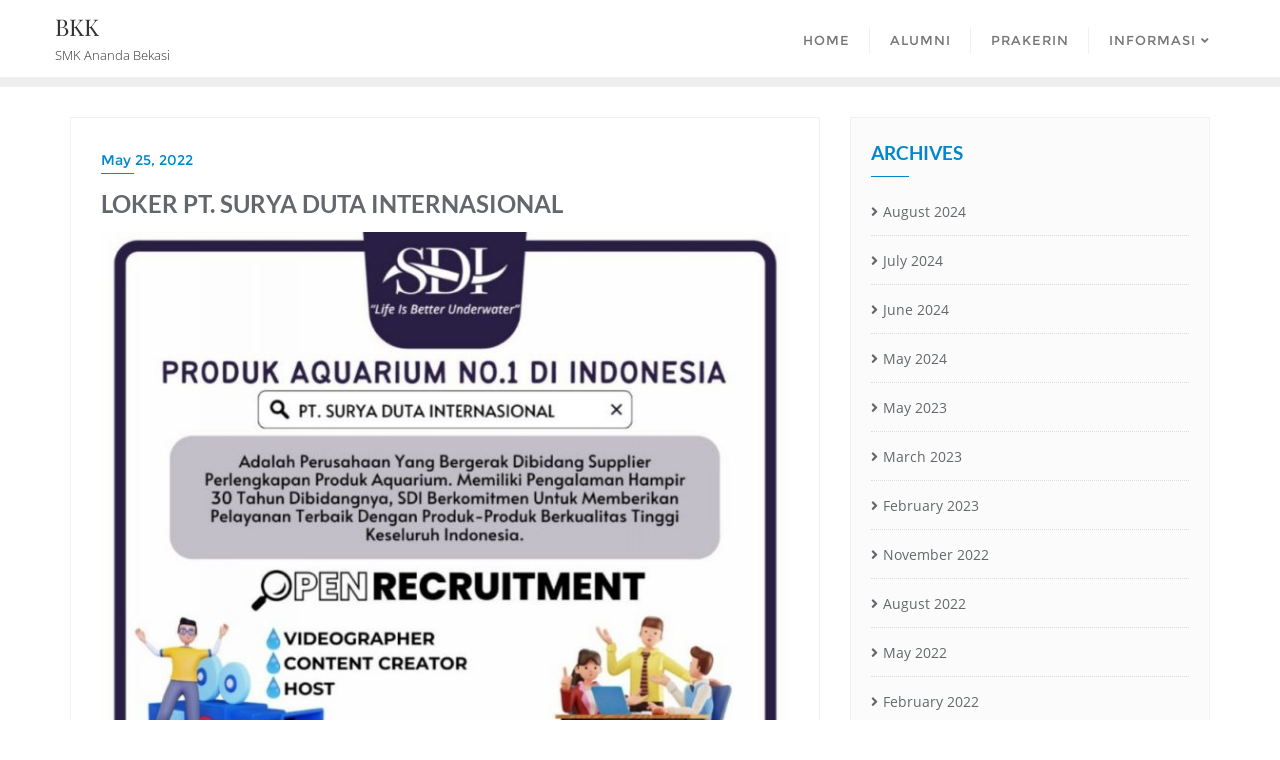

--- FILE ---
content_type: text/css
request_url: https://bkk.smk-ananda.sch.id/wp-content/themes/bizberg/assets/css/responsive.css?ver=4.2.9.79
body_size: 1519
content:
/*------------------------------------------------------------------
* Table of Content
* 1. max-width: 1100px
* 2. max-width: 1023px
* 3. max-width: 767px
* 4. max-width: 639px
* 5. max-width: 479px
-------------------------------------------------------------------*/

@media (min-width: 1350px){
	.container {
	    width: 1350px;
	}	
}


@media only screen and (min-width: 1400px) {
	.slider .swiper-button-prev, .swiper-container-rtl .swiper-button-next{
		left: 70px !important;
	}

	.slider .swiper-button-next, .swiper-container-rtl .swiper-button-prev{
		right:70px !important;
	}
}


@media only screen and (max-width: 1280px) {
	.swiper-content-bizberg{
		width:80%;
	}
}

@media only screen and (max-width: 1100px) {

	/*.sidebar .navbar-default .navbar-nav>li>a{padding:20px 15px 15px; font-size: 13px;}*/

	.sidebar .navbar-default .navbar-nav>li>a.menu_custom_btn{padding:8px 16px;}
}

/*max-width: 1023px*/

@media only screen and (max-width: 1023px) {

	nav ul li{padding: 0;}

	h1{
	  font-size:36px
	}

	h2{
	  font-size:28px
	}

	h3{
	  font-size:21px
	}

	h4{
	  font-size:18px
	}

	p{
		font-size: 13px;
	}

	#blog .blog-post.blog-large .post-format {
    	width: 50px;
    	height: 50px;
    	line-height: 48px;
	}

	
}



@media only screen and (max-width: 1023px) and (min-width: 768px) {
	.da-thumbs li a div {
    	padding: 30px 20px 0;
	}

}

@media only screen and (max-width: 1024px) {

	#responsive-menu{display: none;}

	.slicknav_menu{display: block;}
	.primary_header_2_wrapper{display: none;}
	.bizberg_header_wrapper h3,.bizberg_header_wrapper p{
		text-align: left !important;
	}
	.mobile_search_icon{
		display: block;
	}
	.mobile_menu_wrapper {
	    display: flex;
	}
	.search-form label input.search-field {
	  width: 90%;
	}
}


/*max-width: 767px*/
@media only screen and (max-width: 767px) {

	.navbar-default .navbar-collapse{
		border: none;
		box-shadow: none;
	}
	.menu_custom_btn{
		line-height: 1.8;
	}

	.has-menu-description .logo,.has-no-menu-description .logo{
	  padding: 19px 0;
	}

	nav ul li{
		padding:0px;
	}

	#navbar.collapse{display: block;}

	#blog .blog-post.blog-large .post-format{left: inherit;}

	#skills, #experience, #about, #testimonials,, #animated-number, #get-in-touch, #contact{
		padding: 80px 0;
	}

	#blog{padding: 50px 0;}

	 #portfolio{padding: 80px 0 0;}

	#animated-number .col-sm-3.col-xs-6{
  		margin-top: 30px;
	}

	#animated-number .section-header{
  		margin-bottom: 20px;
	}

	.col-xs-6.col-sm-3.col-md-3{
		width: 100%;
		margin-bottom: 0px;
	}

	.img-responsive{width: 100%;}

	#blog .blog-post.blog-grid header.entry-header{float: none;}

	#blog .blog-post.blog-large.blog-grid .entry-thumbnail{margin:0; margin-bottom: 10px; margin-right: 0;}
	
	#blog .blog-post.blog-large.blog-grid  .entry-thumbnail img{width: 100%;}

	#blog .blog-post.blog-grid .entry-meta, #blog.blog-lists.blog-nosidebar .blog-post.blog-grid .entry-meta{text-align: left; padding: 10px 0;}
  
}

/*max-width: 639px*/

@media only screen and (max-width: 639px) {

  a.scroll{
    display: none;
  }

  	h1{
	  font-size:32px
	}

	h2{
	  font-size:24px
	}

	h3{
	  font-size:18px
	}

	h4{
	  font-size:16px
	}

	.noslider.featured-banner{min-height:380px; }

	.section-header{width: 100%;}

	.section-header .section-title{line-height: 1.5;}

	#skills .media{
		margin-top: 30px;
	}

	#skills .section-header{
  		margin-bottom: 20px;
	}

	.col-sm-6.col-xs-6, .col-sm-4.col-xs-4, .col-sm-3.col-xs-6{
		width: 100%;
		margin-bottom: 30px;
	}

	section#get-in-touch.contact-us  .col-sm-6.col-xs-6{margin-bottom: 0;}

	.col-sm-6.col-xs-6:last-child, .col-sm-4.col-xs-4:last-child, .col-sm-3.col-xs-6:last-child{
		margin-bottom: 0px;
	}

	#testimonials .column-title{
		text-align: center;
	}

	#testimonials p{
		text-align: center;
	}

	#testimonials .column-title::after{
		right: 0;
		margin: 0 auto;
		width: 50%;
	}

	#testimonials .left-btn{
		text-align: center;
	}

	#footer{
		text-align: center;
	}

	#footer .col-xs-8.col-sm-6.col-md-6, #footer .col-xs-4.col-sm-6.col-md-6{
		display: inline-block;
		width: 100%;
	}

	 #footer .col-xs-4.col-sm-6.col-md-6{
	 	padding-top: 10px;
	 }

	#footer .pull-right{
		float: none!important;
	}

	.red-btn{margin-bottom: 15px;}
	
	.detail-content.single_page img{width: 100%;}

	.tag-cloud-heading{padding-bottom: 5px;}

	.comments-area label{width: 100%;}

	.comments-area input#author, .comments-area input#email, .comments-area input#url{margin-left: 0px; width: 100%;}

	.edit_repy_links .btn {
    	margin-bottom: 10px;
	}

	#footer ul.social-net > li{margin: 0 6px;}

	ul.inline-menu li{ font-size: 13px;}

}

/*max-width: 479px*/
@media only screen and (max-width: 479px) {
	h1{
		font-size: 28px;
	}

	#featured-banner .carousel-caption p{
		font-size: 16px;
	}

	#experience .column-title{
		text-align: center;
	}

	#experience .column-title::after{
		right: 0;
		margin: 0 auto;
		width: 50%;
	}

	#experience .timeline{
		text-align: center;
	}

	#experience .media.service-box .pull-left{
		display: inline-block;
		float: none!important;
		margin-bottom: 20px;
		margin-right: 0;
	}

	#experience .media.service-box .pull-left:last-child{
		margin-bottom: 0px;
	}

	#experience .media-body{
		width: 100%;
		display: inline-block;
	}
	.search-form label input.search-field {
	  width: 88%;
	}
	.full-screen-search .search-form {
	    width: 75%;
	}
	
}

@media only screen and (min-width: 1025px) {
    .primary_header_center .bizberg_header_wrapper > a{
        display: none;
    }
    .primary_header_center .bizberg_header_wrapper {
	    justify-content: center;
	}

	.primary_header_center .sticky:not(.sticky_disable) .bizberg_header_wrapper > a{
        display: block;
    }
     .primary_header_center .sticky:not(.sticky_disable) .bizberg_header_wrapper {
	    justify-content: space-between;
	}

	.sticky .bizberg_header_wrapper h3,.sticky .bizberg_header_wrapper p{
		text-align: left;
	}

	.primary_header_right .bizberg_header_wrapper{
		flex-direction: row-reverse;
	}
	
} 

@media (min-width: 1025px) {

	.bizberg-flex-container {
	    display: flex;
	    height: 100%;
	    align-items: center;
	    justify-content: space-between;
	}
	.full_width .bizberg-flex-container {
		width: 100%;
	}
	.row.bizberg-flex-container{
		width: 100%;
	}

}

@media (max-width: 600px) {
	nav.navbar.navbar-default.sticky{
		top: 0px !important;
	}
}

@media (max-width: 768px) {
	body.single_layout_2.has_single_page_image header#masthead{
		border-bottom: none !important;
	}
}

■ ■ ■ ■

TASK STATEMENT: Work through the entries, filtering for the string "next", and copy each line that holds it.

WRITTEN RESPONSE:
	.slider .swiper-button-prev, .swiper-container-rtl .swiper-button-next{
	.slider .swiper-button-next, .swiper-container-rtl .swiper-button-prev{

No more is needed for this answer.